Watch poemtoahorse, zoom 3.
Pretty cool stuff, zoom3 is a 64KB intro containing about 80,000 vertices and 150,000 faces - or about 4MB of uncompressed 3-D data - in 10KB. (That is according to the end-scroller, and I believe it is true.) poemtoahorse is pretty much the same kind of thing, except that they use more organic shapes.
The idea is pretty cool - instead of storing thousands of vertices and faces, you start with primitives and then store only the instructions necessary to shape the primitive into its final form. It's the same idea as storing a picture as a series of vectors, rather than pixel-by-pixel. I am referring to it here as parametric deformation modelling for lack of a better name.
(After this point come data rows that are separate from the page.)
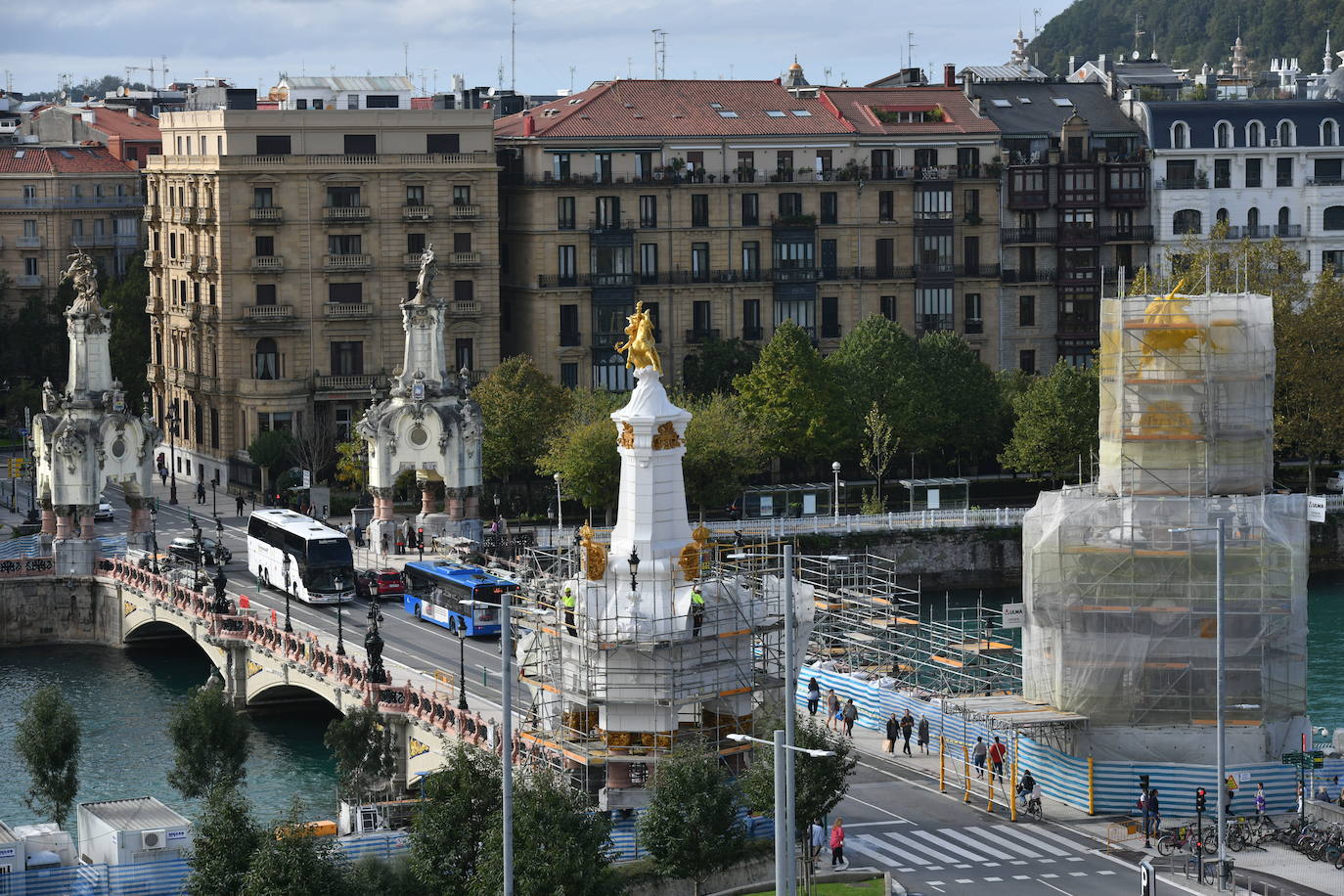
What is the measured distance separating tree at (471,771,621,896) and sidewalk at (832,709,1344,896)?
1432cm

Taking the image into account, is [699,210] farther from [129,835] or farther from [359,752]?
[129,835]

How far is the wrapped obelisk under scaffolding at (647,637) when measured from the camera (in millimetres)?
69000

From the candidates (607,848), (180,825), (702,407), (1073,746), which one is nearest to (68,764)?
(180,825)

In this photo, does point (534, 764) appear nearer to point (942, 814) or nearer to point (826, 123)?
point (942, 814)

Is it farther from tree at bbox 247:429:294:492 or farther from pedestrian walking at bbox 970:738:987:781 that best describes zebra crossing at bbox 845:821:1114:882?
tree at bbox 247:429:294:492

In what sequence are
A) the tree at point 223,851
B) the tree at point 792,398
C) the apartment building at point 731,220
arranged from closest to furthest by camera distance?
the tree at point 223,851 < the tree at point 792,398 < the apartment building at point 731,220

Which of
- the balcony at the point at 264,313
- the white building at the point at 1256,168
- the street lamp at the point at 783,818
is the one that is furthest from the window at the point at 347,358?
the street lamp at the point at 783,818

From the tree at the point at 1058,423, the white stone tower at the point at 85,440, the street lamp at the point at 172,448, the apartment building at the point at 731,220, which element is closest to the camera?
the white stone tower at the point at 85,440

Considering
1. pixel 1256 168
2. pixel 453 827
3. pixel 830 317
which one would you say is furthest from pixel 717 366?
pixel 453 827

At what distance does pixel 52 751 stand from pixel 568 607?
15.8 metres

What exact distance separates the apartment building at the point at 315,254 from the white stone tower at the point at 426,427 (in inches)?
851

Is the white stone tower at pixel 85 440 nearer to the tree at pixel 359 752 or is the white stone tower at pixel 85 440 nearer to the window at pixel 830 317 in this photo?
the tree at pixel 359 752

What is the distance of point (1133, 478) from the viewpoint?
77.1m

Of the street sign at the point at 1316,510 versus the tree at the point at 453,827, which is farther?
the street sign at the point at 1316,510
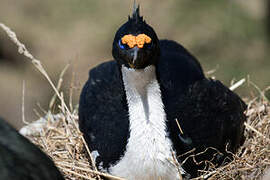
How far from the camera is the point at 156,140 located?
4.36 m

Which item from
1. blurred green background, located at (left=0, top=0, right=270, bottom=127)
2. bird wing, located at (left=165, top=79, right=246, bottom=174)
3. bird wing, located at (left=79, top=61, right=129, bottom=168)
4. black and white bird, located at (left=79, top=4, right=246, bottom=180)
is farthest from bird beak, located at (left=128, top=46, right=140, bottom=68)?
blurred green background, located at (left=0, top=0, right=270, bottom=127)

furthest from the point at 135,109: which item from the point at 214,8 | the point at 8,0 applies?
the point at 8,0

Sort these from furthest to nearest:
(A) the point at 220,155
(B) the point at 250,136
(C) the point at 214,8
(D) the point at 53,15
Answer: (D) the point at 53,15 → (C) the point at 214,8 → (B) the point at 250,136 → (A) the point at 220,155

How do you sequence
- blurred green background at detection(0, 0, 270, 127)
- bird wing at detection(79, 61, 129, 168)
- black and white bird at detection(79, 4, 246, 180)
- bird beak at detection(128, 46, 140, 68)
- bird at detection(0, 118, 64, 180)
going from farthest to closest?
blurred green background at detection(0, 0, 270, 127)
bird wing at detection(79, 61, 129, 168)
black and white bird at detection(79, 4, 246, 180)
bird beak at detection(128, 46, 140, 68)
bird at detection(0, 118, 64, 180)

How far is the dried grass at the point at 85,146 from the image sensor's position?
14.7 feet

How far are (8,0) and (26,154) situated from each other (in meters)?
10.1

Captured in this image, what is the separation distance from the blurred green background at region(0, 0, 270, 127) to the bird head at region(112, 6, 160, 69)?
18.4ft

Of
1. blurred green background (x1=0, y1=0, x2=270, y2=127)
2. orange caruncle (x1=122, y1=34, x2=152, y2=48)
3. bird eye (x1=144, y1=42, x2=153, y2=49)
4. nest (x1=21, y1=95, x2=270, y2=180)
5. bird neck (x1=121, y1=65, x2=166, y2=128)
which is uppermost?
orange caruncle (x1=122, y1=34, x2=152, y2=48)

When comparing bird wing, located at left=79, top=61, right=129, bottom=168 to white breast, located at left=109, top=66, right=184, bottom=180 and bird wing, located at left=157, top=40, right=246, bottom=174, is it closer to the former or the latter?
white breast, located at left=109, top=66, right=184, bottom=180

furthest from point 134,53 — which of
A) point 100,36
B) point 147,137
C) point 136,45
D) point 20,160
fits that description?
point 100,36

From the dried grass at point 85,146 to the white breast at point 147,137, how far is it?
0.74 feet

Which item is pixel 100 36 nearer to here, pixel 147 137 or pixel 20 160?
pixel 147 137

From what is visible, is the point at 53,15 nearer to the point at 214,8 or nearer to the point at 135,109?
the point at 214,8

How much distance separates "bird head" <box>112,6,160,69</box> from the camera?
4.12 m
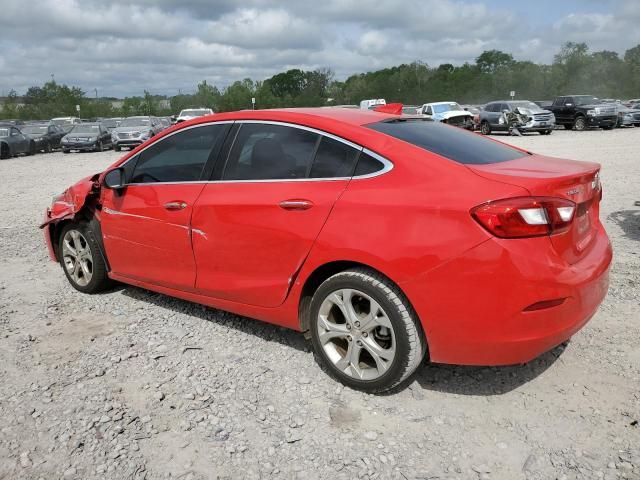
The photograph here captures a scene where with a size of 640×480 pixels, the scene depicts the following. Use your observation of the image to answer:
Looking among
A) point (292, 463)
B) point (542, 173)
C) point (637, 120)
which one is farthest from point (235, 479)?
point (637, 120)

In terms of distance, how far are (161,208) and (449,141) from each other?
2070 millimetres

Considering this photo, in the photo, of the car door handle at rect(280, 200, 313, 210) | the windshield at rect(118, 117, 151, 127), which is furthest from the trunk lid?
the windshield at rect(118, 117, 151, 127)

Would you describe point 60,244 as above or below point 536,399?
above

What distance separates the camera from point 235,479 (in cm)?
265

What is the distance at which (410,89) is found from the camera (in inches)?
2867

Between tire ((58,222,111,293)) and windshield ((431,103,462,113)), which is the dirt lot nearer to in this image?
tire ((58,222,111,293))

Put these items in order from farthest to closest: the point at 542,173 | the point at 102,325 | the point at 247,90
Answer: the point at 247,90 < the point at 102,325 < the point at 542,173

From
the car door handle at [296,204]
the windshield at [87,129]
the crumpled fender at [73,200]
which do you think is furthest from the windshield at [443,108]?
the car door handle at [296,204]

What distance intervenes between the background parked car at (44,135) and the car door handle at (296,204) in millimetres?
26799

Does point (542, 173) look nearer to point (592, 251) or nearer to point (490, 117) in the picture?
point (592, 251)

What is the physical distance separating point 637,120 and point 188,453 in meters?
34.1

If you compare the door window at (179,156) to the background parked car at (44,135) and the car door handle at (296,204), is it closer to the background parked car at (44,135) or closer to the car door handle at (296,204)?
the car door handle at (296,204)

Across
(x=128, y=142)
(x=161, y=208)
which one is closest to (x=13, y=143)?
(x=128, y=142)

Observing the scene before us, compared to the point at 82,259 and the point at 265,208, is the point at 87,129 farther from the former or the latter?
the point at 265,208
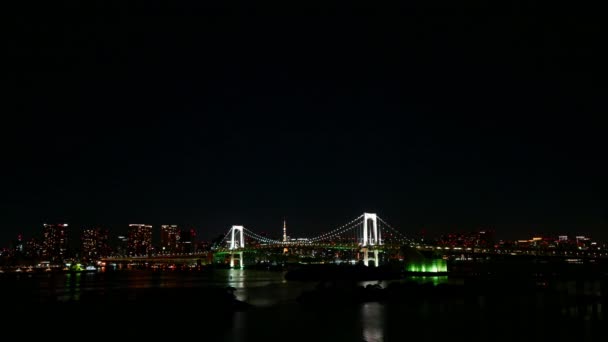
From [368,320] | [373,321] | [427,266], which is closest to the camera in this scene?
[373,321]

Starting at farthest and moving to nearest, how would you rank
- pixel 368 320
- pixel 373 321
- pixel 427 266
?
1. pixel 427 266
2. pixel 368 320
3. pixel 373 321

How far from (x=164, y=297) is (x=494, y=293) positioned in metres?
22.5

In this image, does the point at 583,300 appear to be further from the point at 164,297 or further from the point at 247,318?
the point at 164,297

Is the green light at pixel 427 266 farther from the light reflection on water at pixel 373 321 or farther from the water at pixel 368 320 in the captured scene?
the light reflection on water at pixel 373 321

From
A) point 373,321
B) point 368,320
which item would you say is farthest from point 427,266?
point 373,321

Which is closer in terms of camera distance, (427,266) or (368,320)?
(368,320)

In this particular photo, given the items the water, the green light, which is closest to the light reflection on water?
the water

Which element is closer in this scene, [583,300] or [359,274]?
[583,300]

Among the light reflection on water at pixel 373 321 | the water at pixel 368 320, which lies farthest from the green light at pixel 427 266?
the light reflection on water at pixel 373 321

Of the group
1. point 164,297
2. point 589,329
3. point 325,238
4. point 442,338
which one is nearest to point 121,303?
point 164,297

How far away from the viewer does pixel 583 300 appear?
116ft

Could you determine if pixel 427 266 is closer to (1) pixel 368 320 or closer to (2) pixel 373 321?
(1) pixel 368 320

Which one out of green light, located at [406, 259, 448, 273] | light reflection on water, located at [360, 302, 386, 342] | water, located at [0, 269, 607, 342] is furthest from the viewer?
green light, located at [406, 259, 448, 273]

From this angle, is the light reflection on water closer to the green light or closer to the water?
the water
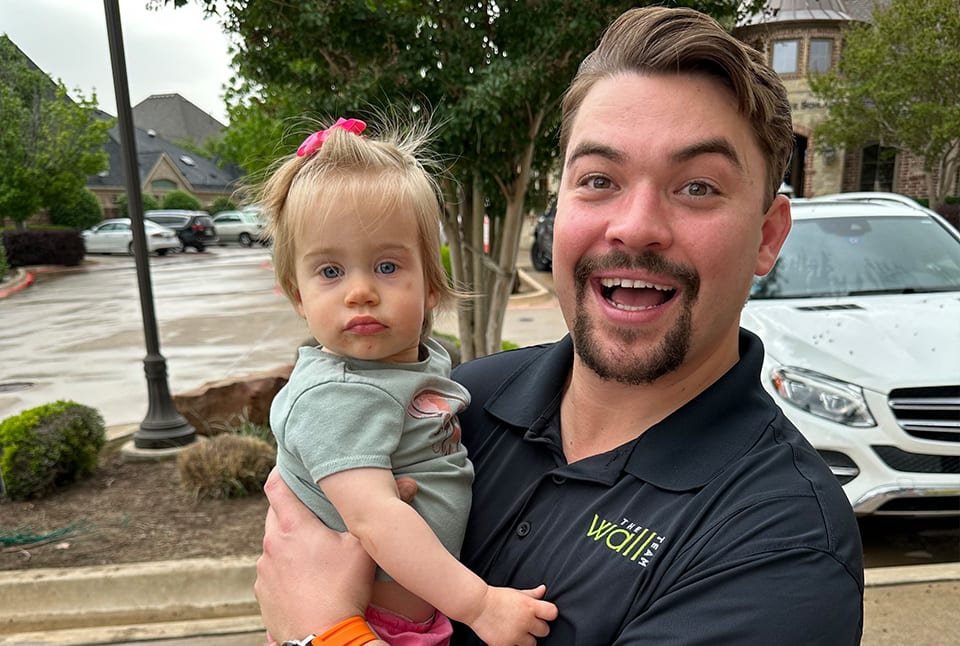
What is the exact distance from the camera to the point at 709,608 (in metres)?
1.17

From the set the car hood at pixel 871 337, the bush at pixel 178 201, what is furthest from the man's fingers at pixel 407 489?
the bush at pixel 178 201

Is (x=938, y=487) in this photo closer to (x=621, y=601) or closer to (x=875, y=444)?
(x=875, y=444)

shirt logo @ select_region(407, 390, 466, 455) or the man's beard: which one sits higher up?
the man's beard

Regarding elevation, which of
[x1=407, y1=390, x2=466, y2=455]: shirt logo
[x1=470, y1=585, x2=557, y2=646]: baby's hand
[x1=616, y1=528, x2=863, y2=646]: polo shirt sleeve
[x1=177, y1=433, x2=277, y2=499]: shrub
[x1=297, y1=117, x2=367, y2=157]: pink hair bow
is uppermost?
[x1=297, y1=117, x2=367, y2=157]: pink hair bow

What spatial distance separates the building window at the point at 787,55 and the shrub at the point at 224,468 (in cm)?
2949

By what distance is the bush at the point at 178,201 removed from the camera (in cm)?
4428

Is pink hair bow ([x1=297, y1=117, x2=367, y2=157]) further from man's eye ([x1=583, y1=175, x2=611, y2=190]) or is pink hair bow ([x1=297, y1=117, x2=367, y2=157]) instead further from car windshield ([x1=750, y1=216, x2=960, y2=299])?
car windshield ([x1=750, y1=216, x2=960, y2=299])

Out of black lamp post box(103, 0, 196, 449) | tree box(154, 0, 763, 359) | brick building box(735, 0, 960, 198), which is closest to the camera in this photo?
tree box(154, 0, 763, 359)

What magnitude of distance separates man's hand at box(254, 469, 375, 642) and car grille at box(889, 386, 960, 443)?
318 centimetres

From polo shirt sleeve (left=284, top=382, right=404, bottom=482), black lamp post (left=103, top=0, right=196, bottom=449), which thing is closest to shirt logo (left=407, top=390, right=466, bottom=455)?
polo shirt sleeve (left=284, top=382, right=404, bottom=482)

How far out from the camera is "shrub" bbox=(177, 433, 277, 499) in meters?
4.83

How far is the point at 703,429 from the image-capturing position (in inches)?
57.0

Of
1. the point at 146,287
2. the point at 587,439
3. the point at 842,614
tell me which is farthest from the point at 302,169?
the point at 146,287

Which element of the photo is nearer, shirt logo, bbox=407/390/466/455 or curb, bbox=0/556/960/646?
shirt logo, bbox=407/390/466/455
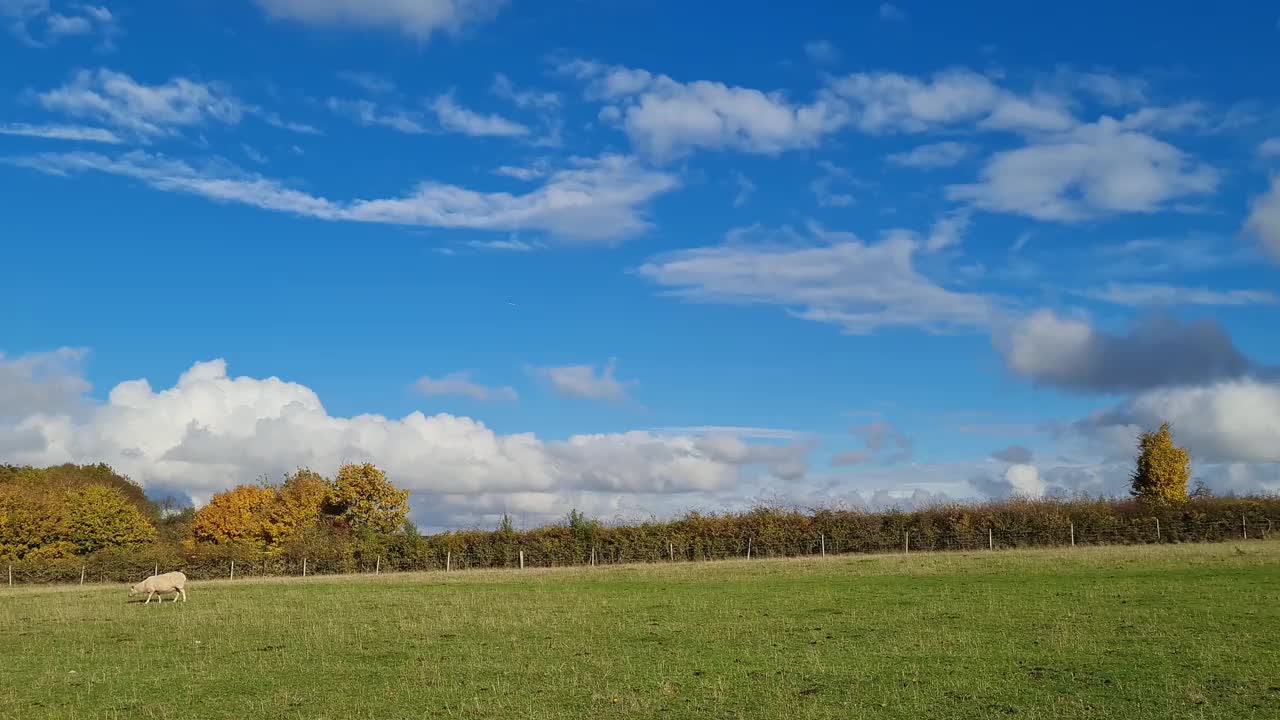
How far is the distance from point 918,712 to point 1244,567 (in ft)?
104

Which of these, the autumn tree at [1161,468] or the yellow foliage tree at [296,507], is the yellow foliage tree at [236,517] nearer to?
the yellow foliage tree at [296,507]

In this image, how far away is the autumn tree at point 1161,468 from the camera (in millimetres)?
75812

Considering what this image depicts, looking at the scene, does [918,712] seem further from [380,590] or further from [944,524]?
[944,524]

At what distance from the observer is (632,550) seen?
6625cm

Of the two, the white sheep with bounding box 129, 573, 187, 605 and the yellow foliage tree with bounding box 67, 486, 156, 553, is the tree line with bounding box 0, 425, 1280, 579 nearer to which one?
the yellow foliage tree with bounding box 67, 486, 156, 553

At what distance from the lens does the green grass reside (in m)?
15.5

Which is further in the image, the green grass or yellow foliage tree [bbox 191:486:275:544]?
yellow foliage tree [bbox 191:486:275:544]

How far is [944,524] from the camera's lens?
6544 cm

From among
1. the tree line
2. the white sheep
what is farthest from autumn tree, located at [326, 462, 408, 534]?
the white sheep

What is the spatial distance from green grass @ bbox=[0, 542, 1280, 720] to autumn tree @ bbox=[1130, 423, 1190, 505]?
41.6 metres

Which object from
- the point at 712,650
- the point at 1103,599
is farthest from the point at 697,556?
the point at 712,650

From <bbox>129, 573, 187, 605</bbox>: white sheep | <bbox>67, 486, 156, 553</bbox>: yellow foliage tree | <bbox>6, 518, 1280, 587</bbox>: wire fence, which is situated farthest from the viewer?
<bbox>67, 486, 156, 553</bbox>: yellow foliage tree

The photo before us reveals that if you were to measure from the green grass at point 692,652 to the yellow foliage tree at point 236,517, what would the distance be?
1941 inches

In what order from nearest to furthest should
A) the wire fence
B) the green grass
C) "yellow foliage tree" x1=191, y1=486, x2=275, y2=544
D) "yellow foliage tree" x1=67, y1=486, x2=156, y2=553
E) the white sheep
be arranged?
the green grass
the white sheep
the wire fence
"yellow foliage tree" x1=67, y1=486, x2=156, y2=553
"yellow foliage tree" x1=191, y1=486, x2=275, y2=544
It can be used to create pretty much any shape you can imagine.
I realize there are probably two main objections to this.
First: The models compress extremely well (obviously) but they still have to be unpacked, rendered into their many-vertices final forms, and then finally sent to our video cards. This could slow things down considerably. I am aware of that. This is a suggestion for something LL might like to do at some point in the future, when it won't be such a burden on the average hardware. (Then of course you have ActiveWorlds, where people already have models with thousands of vertices, and it seems to work fine, so maybe it isn't that much of a burden after all.) As far as the physics engine is concerned, we don't have to have it collide every last face, we can use bounding boxes to approximate it.
Second: Won't work with 3DS etc. Well, I don't think LL wants to encourage people to build outside the game, so I don't know that they would care. We'll be lucky if we see an external avatar skinner, and that's probably driven more by people being tired of wasting hundreds of L$ trying to get a shirt to look right. I suppose this idea could be compatible with external parametric modellers if they use this particular method, but probably not 3DS and others that like to store vertices and faces instead.
Now on to advantages. This could be made to work with the current modelling system, sitting right on top of the primitive types we already have. It would also fit with the in-world building aspect that LL seems interested in. And, of course, the #1 advantage is that it would allow us to build better-looking objects.